## [Votre consigne]
Prolongez le récit de l'intervention en classe pendant la semaine de la presse à l'école, en reprenant juste après sa dernière phrase.

┌─ Texte à lire

Le plus beau métier du monde
Vingt-sept paires d’yeux braquées sur moi. “Vous avez des sources un peu comme Huggy-les-bons-tuyaux dans Starsky et Hutch ? Des sources un peu mafieuses ? Et les gens qui vous donnent des informations, ils vous demandent pas de les payer en échange ? Et si vous avez une info sur quelqu’un, vous pouvez lui demander de l’argent pour pas la sortir ?”
En ce moment, c’est la semaine de la presse à l’école. Je suis intervenue devant une classe de seconde d’un lycée du XIIIe arrondissement. Deux heures debout à causer de mon métier : j’en suis sortie plus fatiguée que d’un jogging, la voix cassée en bonus.
Tous ne savaient pas ce qu’est Hadopi. Ils connaissaient quelques noms de ministres. Ils ont bien rigolé avec Nadine Morano et GTA IV. A ma grande surprise, peu de vocations : “De toute façon c’est un peu bouché, non ?”, a dit l’un d’eux.
Comment fonctionne la pression des annonceurs ? Comment on recoupe ses sources ? Pourquoi les politiques et les journalistes sont-ils si proches ? C’est quoi l’AFP ? Un peu comme si j’extrayais la sève de deux années d’arrêt sur images pour la livrer à ces jeunes, plutôt sympathiques et même, presque attentifs (mon charisme légendaire, sans doute, ou alors le fait que je sois toujours habillée comme je l’étais au lycée ?).

└─
┌─ Extrait des données

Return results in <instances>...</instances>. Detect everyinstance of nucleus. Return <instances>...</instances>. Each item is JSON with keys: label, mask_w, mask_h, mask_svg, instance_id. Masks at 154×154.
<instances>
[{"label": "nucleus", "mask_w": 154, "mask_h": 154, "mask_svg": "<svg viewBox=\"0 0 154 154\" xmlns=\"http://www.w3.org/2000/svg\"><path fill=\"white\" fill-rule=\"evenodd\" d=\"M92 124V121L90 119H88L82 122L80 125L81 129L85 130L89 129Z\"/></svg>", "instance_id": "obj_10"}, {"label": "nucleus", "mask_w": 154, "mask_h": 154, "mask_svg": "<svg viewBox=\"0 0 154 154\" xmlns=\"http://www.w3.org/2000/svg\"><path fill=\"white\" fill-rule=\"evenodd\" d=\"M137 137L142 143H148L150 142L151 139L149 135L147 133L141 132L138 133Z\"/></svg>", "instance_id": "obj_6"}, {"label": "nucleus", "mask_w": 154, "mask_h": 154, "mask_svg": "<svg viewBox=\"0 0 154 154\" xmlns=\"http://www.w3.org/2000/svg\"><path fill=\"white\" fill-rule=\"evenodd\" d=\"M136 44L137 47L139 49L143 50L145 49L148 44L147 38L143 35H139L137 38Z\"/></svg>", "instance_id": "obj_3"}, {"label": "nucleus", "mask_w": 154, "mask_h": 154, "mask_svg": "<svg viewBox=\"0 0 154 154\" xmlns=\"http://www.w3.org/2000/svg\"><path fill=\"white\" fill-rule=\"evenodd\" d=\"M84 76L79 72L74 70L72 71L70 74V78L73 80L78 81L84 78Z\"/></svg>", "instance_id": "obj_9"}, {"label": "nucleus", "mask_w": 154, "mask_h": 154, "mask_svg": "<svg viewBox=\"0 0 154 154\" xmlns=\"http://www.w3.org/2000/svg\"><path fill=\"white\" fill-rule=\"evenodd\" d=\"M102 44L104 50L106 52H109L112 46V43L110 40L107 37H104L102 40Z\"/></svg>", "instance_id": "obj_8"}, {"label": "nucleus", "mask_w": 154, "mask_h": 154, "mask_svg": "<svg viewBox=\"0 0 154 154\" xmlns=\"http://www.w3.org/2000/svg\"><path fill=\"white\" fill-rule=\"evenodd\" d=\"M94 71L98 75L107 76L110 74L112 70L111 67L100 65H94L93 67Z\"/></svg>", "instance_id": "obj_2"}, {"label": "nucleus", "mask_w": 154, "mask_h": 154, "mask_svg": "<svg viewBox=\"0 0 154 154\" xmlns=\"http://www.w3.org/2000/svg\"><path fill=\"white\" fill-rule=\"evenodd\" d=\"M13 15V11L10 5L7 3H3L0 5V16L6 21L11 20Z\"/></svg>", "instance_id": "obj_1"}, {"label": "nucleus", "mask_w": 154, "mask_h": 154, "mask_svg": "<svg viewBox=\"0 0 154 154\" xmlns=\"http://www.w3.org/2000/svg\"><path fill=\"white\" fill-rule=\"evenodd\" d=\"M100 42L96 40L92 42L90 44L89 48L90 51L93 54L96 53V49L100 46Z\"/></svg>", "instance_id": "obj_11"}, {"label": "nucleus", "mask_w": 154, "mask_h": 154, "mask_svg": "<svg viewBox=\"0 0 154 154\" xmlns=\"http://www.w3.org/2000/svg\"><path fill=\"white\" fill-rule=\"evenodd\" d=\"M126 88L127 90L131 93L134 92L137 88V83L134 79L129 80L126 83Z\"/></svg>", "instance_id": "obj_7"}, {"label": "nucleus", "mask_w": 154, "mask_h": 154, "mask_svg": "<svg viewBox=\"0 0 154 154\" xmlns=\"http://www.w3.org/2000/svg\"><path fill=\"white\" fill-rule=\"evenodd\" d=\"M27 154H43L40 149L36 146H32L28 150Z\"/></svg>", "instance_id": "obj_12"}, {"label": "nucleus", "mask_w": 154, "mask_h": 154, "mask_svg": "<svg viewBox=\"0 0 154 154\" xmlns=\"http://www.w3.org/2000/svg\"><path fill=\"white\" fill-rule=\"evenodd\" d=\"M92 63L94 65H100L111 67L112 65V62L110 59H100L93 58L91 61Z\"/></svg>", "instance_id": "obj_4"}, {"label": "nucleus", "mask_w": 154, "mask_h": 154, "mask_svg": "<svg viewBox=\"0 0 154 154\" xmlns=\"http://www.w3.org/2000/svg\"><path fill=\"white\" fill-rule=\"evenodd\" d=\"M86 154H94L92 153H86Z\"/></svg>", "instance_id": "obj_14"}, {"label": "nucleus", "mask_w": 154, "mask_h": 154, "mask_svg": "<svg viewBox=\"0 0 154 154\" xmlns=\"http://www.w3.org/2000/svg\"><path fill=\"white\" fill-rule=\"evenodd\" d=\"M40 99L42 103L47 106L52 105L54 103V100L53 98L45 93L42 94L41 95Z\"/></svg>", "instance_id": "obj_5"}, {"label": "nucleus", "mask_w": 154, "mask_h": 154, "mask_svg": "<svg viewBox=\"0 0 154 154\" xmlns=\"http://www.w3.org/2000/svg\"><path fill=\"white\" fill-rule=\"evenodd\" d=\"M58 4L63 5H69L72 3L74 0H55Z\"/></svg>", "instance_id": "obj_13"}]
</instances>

└─

## [Réponse finale]
“J’ai l’impression que pour être journaliste, faut être très vertueux, non ?”, m’a demandé un garçon aux cheveux blonds et bouclés, alors que j’expliquais qu’il faut aussi réfléchir à l’intérêt qu’a une source à nous donner une information. Oui, je lui ai dit, pour être un bon journaliste, je crois qu’il faut être vertueux. “Ah bah c’est pas pour moi alors”, qu’il a répondu.
Ils avaient l’air plutôt contents de leurs deux heures. “Mais ça manque de mafia, tout ça”, a quand même conclu M. Huggy-les-bons-tuyaux.